Mohon tunggu...
KOMENTAR
Money

"Rupiah Mabuk, Apa Presiden Juga Mabuk?"

8 Oktober 2015   01:21 Diperbarui: 8 Oktober 2015   01:26 802 10
"RUPIAH MABUK, APA PRESIDEN JUGA MABUK?"
.
Opini Mabuk | (SPMC) Suhindro Wibisono


KETIKA hari ini pemerintah mengumumkan paket kebijakan ekonomi jilid 3, bersamaan pula rupiah menguat drastis. Lalu semua tipi mengupas dengan dialog-dialog oleh para ahli, hampir semua para ahli mengatakan bahwa hal penguatan rupiah itu adalah faktor external, tentu saja Menteri pembantu pemerintah juga mengatakan bahwa kebijakan jilid 3 diterima positif oleh masyarakat dan kalangan usahawan. Begitulah kenyataannya, saling klaim berebut kebenaran untuk sesuatu yang tidak dapat diukur kebenarannya dengan pasti, jadi tidak bisa disalahkan apapun pendapatnya.

KETIKA sebelumnya rupiah turun dengan drastis dalam tempo sesingkat-singkatnya, hanya dalam tempo beberapa hari sudah akan tembus ke 15 ribu, sementara pemerintah juga merasa fundametal ekonomi "tidak ada masalah", lalu pengamat yang juga merangkap politisi atau pengamat yang negatif sudut pandangnya terhadap pemerintahan saat ini, mengatakan: pemerintah tidak kredibel ; tidak dipercaya pasar ; gagal ; yang seharusnya diganti bukan Menteri tapi Presidennya. Itu jelas sudah kebacut, terlalu tampak nyinyirnya, atau justru belum move on? Dan sayangnya kebanyakan tipi lebih suka mengangkat hal-hal semacam itu, hanya satu dua tipi yang terlihat tidak memihak dan mengundang pengamat yang lebih netral. Maaf kalau saya salah duga, karena sangat mungkin itu juga tergantung dari sudut pandang saya, ketika ada yang menilai negatif maka saya katakan tidak pro, sedang yang menilai positif saya katakan pro. Jadi sebetulnya semua tergantung sudut pandang ya?

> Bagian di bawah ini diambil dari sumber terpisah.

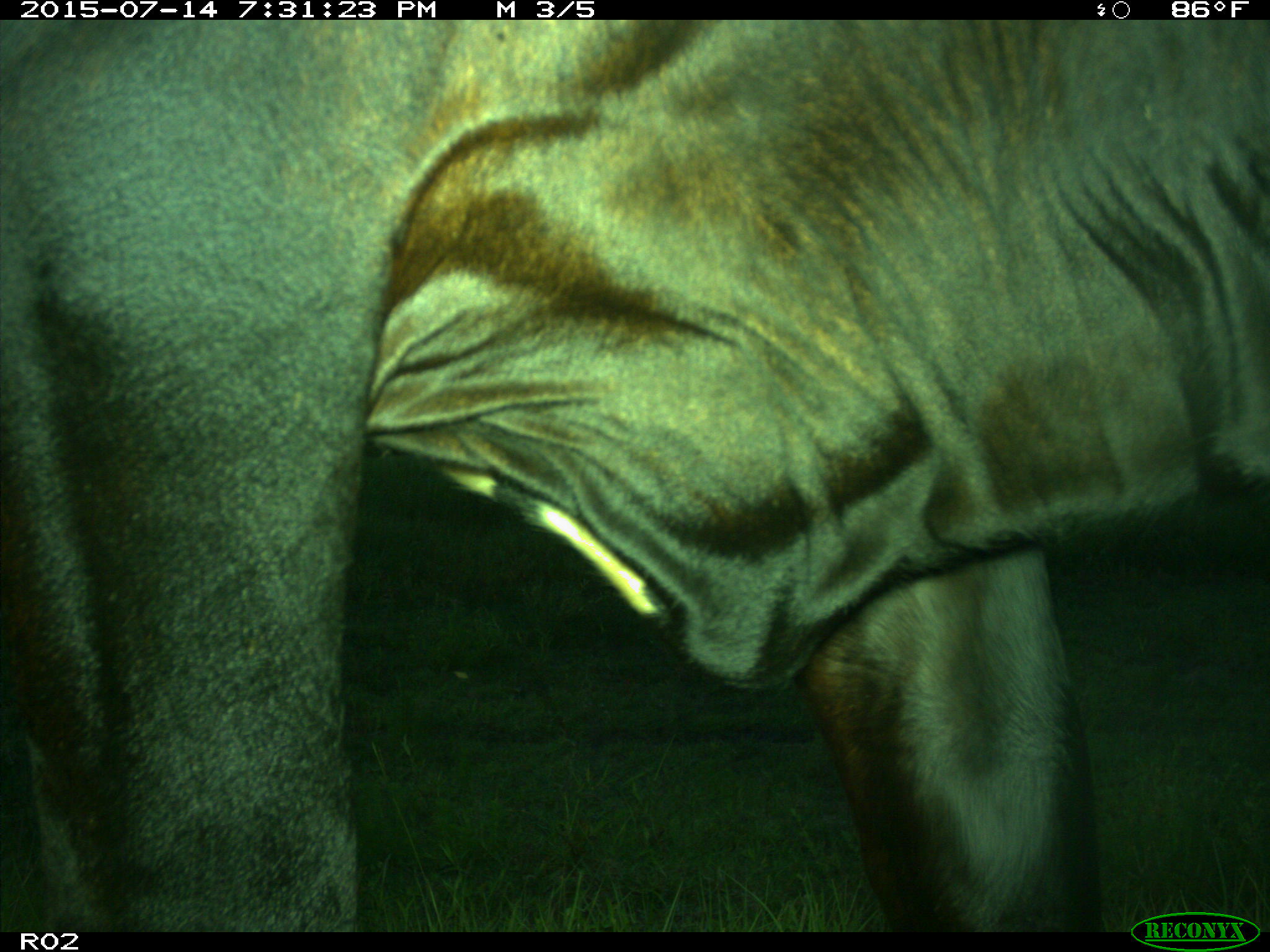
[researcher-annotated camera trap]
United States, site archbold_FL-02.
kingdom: Animalia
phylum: Chordata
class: Mammalia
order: Artiodactyla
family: Bovidae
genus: Bos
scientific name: Bos taurus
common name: domestic cow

KETIKA hari ini kurs rupiah dikisaran 13.800 per satu dolar Amerika, sedangkan kemarin 14.250, pendapat "ngawur" menurut saya itu jelas faktor external. Sekaligus mengomentari para pengamat yang tidak konsisten, ketika rupiah melemah banyak yang tereak pemerintah tidak becus, tapi ketika rupiah menguat dikatakan karena faktor external. Karena ukuran faktor external adalah jika banyak negara juga terdampak, sedangkan faktor internal itu jika hanya negara ini saja yang terdampak. Bukankah hari ini Ringgit juga menguat sangat signifikan terhadap dollar Amerika? Dan sebetulnya yang terpenting adalah posisi keterpurukan negara ini dibanding negara-negara lain, juga cadangan devisa-nya. Bukankah kenyataannya kita tidak diposisi jelek-jelek amat?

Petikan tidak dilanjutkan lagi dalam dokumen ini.